To further dissect in vitro the local immune response and assess whether the observed reduction in CD14⁺CD16⁺ monocytes could reflect differentiation into macrophages (28, 29), a cytofluorimetric analysis was conducted and revealed that the percentage of CD14^-CD11b⁺ macrophages doubled in BNT162b2-stimulated PBMC compared to unstimulated cells (Figures 7A, C). Specifically, the frequency of activated CD16⁺ macrophages was significantly enhanced, while the immature CD16^- subset percentage was diminished (Figures 7B, C). A similar increase in macrophage frequency was observed upon PBMC exposure to CM from BTN162b2-stimulated fibroblasts and 3D-MT at a 1:10 ratio, with the latter inducing a significant reduction of CD16^- immature macrophages and the concomitant increase of CD16⁺ activated macrophages (Figures 7A–C). Although not statistically significant, fibroblast CM produced a similar trend (Figures 7B, C). Conversely, CM from 2D MT failed to modulate in macrophage frequency or subset balance (Supplementary Figures S5G–I).

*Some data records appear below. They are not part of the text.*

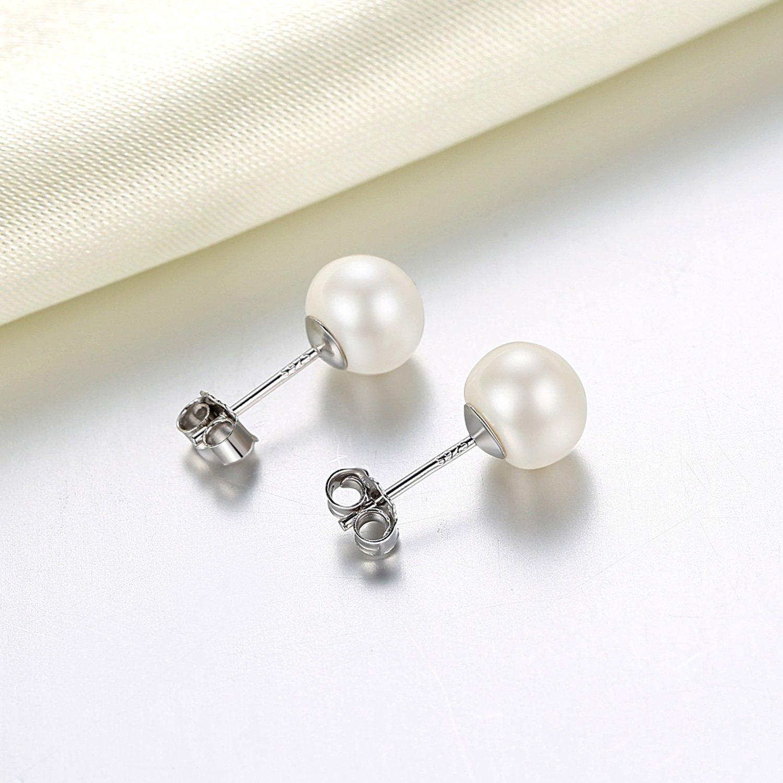 9f5a1e04a Pearl Earrings for Women 7-8mm Freshwater Cultured Pearl Stud Earrings 925  Sterling Silver -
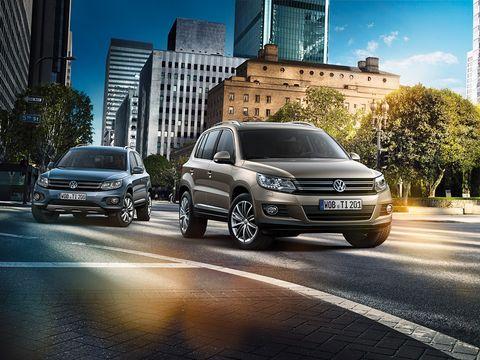 Volkswagen Tiguan 2016 2.0L SE, Bahrain, https://ymimg1.b8cdn.com/resized/car_model/2296/pictures/2459553/mobile_listing_main_2014_Volkswagen_Tiguan_Front.jpg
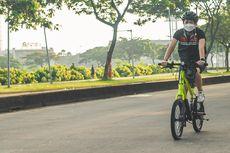 Ride for a Good Cause, Bersepeda Sambil Berdonasi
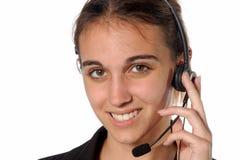 kvinnlig person för kontakt arkivbilder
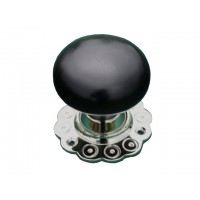 Bun Door Knob - Ebony - Nickel Collar & Backplates - Mortice & Rim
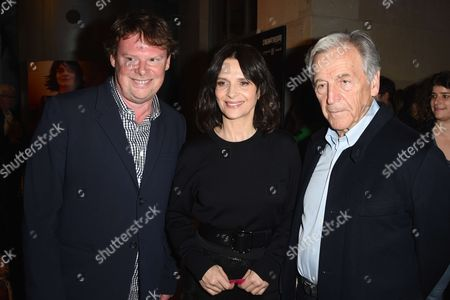 General Director of Cinematheque Francaise Frederic Bonnaud, Juliette Binoche and President of the Cinematheque Francaise and movie maker Constantin Costa-Gavras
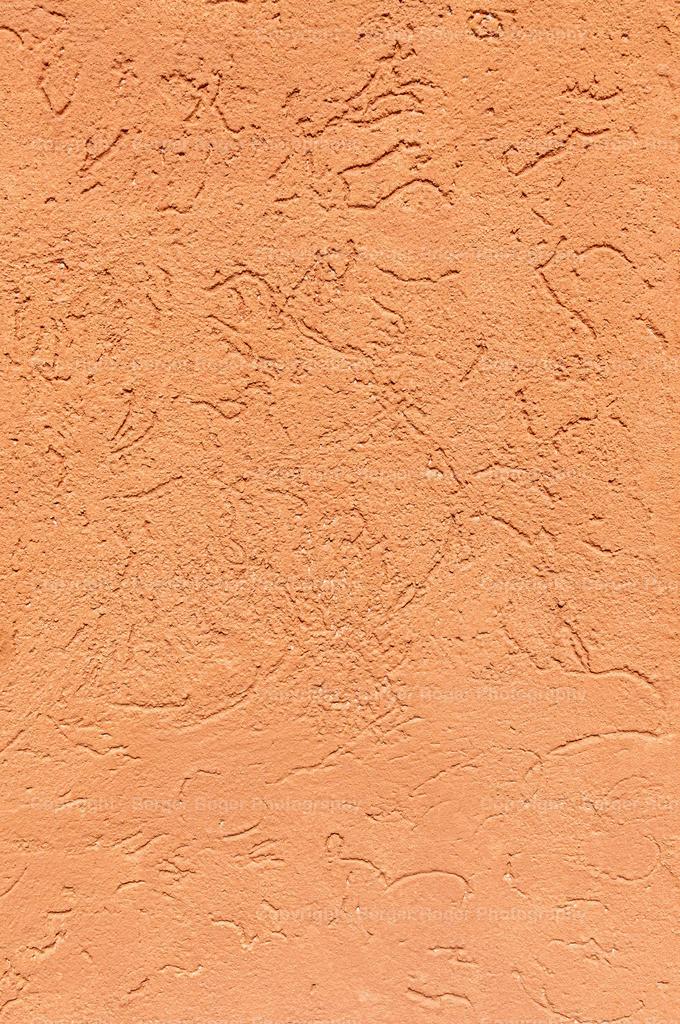 oranger Verputz 2 | Textur / Struktur für Fotografen und Grafikdesigner, zum weiterverarbeiten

Altogether these results indicate that following vaccine intramuscular administration, factors secreted at the local level by both stromal and tissue-specific cells mainly shape the APC activation profile, while the direct interaction of immune cells with BNT162b2 vaccine mostly drives the differentiation of monocytes into activated macrophages.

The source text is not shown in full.